• [Fonte]
>>>>

Na frente da casa existe um pequeno
monumento - uma cruz - em memória do
jesuíta alemão, Albrecht Arbe, que se
nacionalizou indonésio com o nome de
Karim; ele era como que o animador da
vida religiosa da diocese e foi morto
naquele local pelos milicianos, logo
depois do plebiscito. Na véspera de
sua morte ele tinha ido a Aileu perguntar
para as irmãs se não queriam ser evacuadas.
Os milicianos atiraram muita vezes e
o superior dele teve que ficar deitado
no chão, sem poder acudir por causa
dos tiros.
Ele
está enterrado no fundo do jardim, onde
enterraram também um jovem jesuíta,
que tinha sido enviado para uma paróquia
do interior. Foi morto quando tentou
conversar com milicianos e militares
indonésios, que estavam ameaçando matar
o povo, refugiado dentro de uma igreja.
Fiquei impressionado com o caso, por
ele não ter fugido, mas sendo indonésio
- e ainda mais javanês - ter ficado
para ajudar o povo. Trouxe 3 pedras
do túmulo deles.
De
lá fui ao famoso cemitério Santa Cruz:
no dia 12 de novembro de 1991, depois
de uma missa em memória de Sebastião
Gomes, morto pelos indonésios, os timorenses
foram ao cemitério, conforme seu costume
e foram massacrados pelas tropas indonésias.
Esse massacre foi presenciado por um
jornalista inglês, que fez um vídeo
que ajudou muito a divulgar a tragédia
de Timor Leste.
Várias
irmãs tinham presenciado esse massacre,
inclusive indonésias, que nesse momento
mudaram completamente sua visão sobre
a ocupação.
Quando
chegamos, vimos que havia muita segurança
do CNRT, além da ONU, porque o presidente
Wahid ia visitar o cemitério. A ONU
não organizou ainda uma polícia timorense,
assim o CNRT procura suprir essa falta.

<<<<

• [Dados brutos]
>>>>

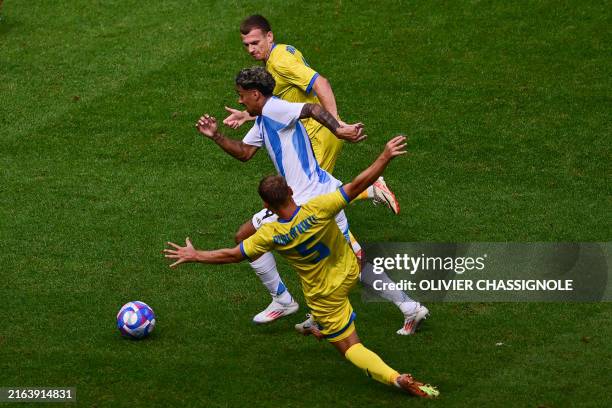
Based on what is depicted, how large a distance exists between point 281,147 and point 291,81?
1.09 meters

<<<<

• [Objetivo A] Passe para o inglês esta frase do relato sobre Timor Leste: "Esse massacre foi presenciado por um jornalista inglês, que fez um vídeo que ajudou muito a divulgar a tragédia de Timor Leste."
• [Objetivo B] Segundo o relato sobre Timor Leste, em que data ocorreu o massacre no cemitério Santa Cruz?
• [Objetivo C] Dê seguimento ao relato sobre Timor Leste a partir da última frase apresentada.

• [Resultado esperado A] This massacre was witnessed by an English journalist, who made a video that greatly helped to publicize the tragedy of East Timor.

• [Resultado esperado B] Em 12 de novembro de 1991.

• [Resultado esperado C]
Charito conseguiu que eu entrasse com
3 seguranças do CNRT, que me levaram
ao túmulo de Sebastião Gomes.
De
lá fomos para o Fokupers; eu me apresentei
e depois conversamos: felizmente algumas
falavam português e até inglês! Elas
estão documentando casos de violência
contra a mulher, ocorridos por ocasião
do plebiscito. Conhecem Fátima Guterres,
timorense que esteve no Brasil há alguns
anos e que deu depoimentos impressionantes,
comoventes, sobre as torturas que sofreu
nas mãos dos soldados indonésios. Deram-me
uma cópia do livro em bahasa que documenta
a violência contra a mulher no período
após a invasão indonésia. Mostraram
muito interesse em ter um intercâmbio
com entidades brasileiras afins.
Estão
documentando também a violência atual,
pois há casos de mulheres molestadas
por soldados da ONU. Elas até fizeram
uma manifestação, no barco-hotel em
Dili, contra a prostituição. Esse barco-hotel
foi levado para lá pela ONU, para
ter onde alojar seus funcionários.
Dei
a elas o calendário da "Beleza
Negra" e o das "Católicas
pelo direito de decidir"; ambos
foram muito apreciados. Mostraram um
cartaz que diz que Timor Leste foi invadido
primeiro pelo exército indonésio, agora
pela ONU e pelas ONGs. O cartaz mostra
as raízes da desigualdade da mulher:
violência contra mulher, analfabetismo,
desigualdades urbanas e rurais, discriminação
de gênero na educação das crianças,
no casamento, na herança. Quanto a este
último fato, me explicaram que a mulher
não tem direito a herdar nada: ao casar,
é "vendida" a seu marido,
que tem que pagar por ela para sua família;
se ficar solteira, ao morrer o pai,
não recebe nada, e sendo casada, ao
morrer o marido também não herda. Se
brigar com o marido e quiser voltar
para casa, o pai faz de tudo para que
não volte, pois nesse caso terá que
devolver a quantia que tinha sido paga
por ela pelo seu marido.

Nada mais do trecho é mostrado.